* _EXERCISE AIM_: Extract every record, keeping each one exactly as it is.

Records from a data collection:

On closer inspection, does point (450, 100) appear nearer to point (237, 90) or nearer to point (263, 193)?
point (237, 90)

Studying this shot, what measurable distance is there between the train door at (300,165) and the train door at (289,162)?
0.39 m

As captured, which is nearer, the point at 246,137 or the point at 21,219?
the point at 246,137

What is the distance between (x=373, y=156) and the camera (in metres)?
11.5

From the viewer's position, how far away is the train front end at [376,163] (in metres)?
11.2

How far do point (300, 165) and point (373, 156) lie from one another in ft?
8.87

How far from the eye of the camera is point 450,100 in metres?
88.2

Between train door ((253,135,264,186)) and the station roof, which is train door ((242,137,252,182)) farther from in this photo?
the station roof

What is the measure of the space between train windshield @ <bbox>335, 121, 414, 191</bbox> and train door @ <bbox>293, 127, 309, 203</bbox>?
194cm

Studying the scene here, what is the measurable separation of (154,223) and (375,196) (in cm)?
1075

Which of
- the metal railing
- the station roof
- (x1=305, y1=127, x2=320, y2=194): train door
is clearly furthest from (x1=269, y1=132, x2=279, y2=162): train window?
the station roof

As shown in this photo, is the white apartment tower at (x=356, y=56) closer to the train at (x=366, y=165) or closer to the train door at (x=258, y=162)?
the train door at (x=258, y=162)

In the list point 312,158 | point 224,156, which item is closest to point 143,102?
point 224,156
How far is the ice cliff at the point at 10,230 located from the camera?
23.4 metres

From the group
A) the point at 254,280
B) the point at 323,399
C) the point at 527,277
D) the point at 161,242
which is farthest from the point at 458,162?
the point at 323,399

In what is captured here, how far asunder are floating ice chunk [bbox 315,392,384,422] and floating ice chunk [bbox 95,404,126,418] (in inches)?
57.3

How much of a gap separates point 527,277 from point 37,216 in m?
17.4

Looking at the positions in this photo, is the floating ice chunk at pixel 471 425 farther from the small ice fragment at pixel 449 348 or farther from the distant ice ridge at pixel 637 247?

* _RESULT FOR THIS EXERCISE_:
On closer inspection, does point (450, 100) appear nearer to point (237, 90) or nearer to point (263, 193)?
point (237, 90)

Studying this shot, what measurable distance is there between the train door at (300,165) and the train door at (289,162)?
0.39 m

As captured, which is nearer, the point at 246,137 or the point at 21,219?
the point at 246,137

What is the distance between (x=373, y=156) and the camera (in metres)?
11.5

From the viewer's position, how far away is the train front end at [376,163] (in metres)?
11.2

How far do point (300, 165) and point (373, 156) lie from one another in ft?
8.87

How far from the eye of the camera is point 450,100 in metres?
88.2

Between train door ((253,135,264,186)) and the station roof, which is train door ((242,137,252,182)) farther from in this photo?
the station roof

What is the measure of the space between train windshield @ <bbox>335, 121, 414, 191</bbox> and train door @ <bbox>293, 127, 309, 203</bbox>?
194cm

Studying the scene here, what is the measurable separation of (154,223) and (375,196) (in cm)?
1075

Which of
- the metal railing
- the station roof
- (x1=305, y1=127, x2=320, y2=194): train door
is clearly furthest from (x1=269, y1=132, x2=279, y2=162): train window?
the station roof

As shown in this photo, is the white apartment tower at (x=356, y=56) closer to the train at (x=366, y=165) or closer to the train door at (x=258, y=162)?
the train door at (x=258, y=162)

In the list point 312,158 | point 224,156, which item is closest to point 143,102?
point 224,156
How far is the ice cliff at the point at 10,230 located from the camera?
23.4 metres

From the group
A) the point at 254,280
B) the point at 323,399
C) the point at 527,277
D) the point at 161,242
which is farthest from the point at 458,162?
the point at 323,399

In what is captured here, how far asunder are floating ice chunk [bbox 315,392,384,422] and floating ice chunk [bbox 95,404,126,418] (in inches)?
57.3

How much of a gap separates point 527,277 from point 37,216 in m?
17.4

Looking at the positions in this photo, is the floating ice chunk at pixel 471 425 farther from the small ice fragment at pixel 449 348 or farther from the distant ice ridge at pixel 637 247?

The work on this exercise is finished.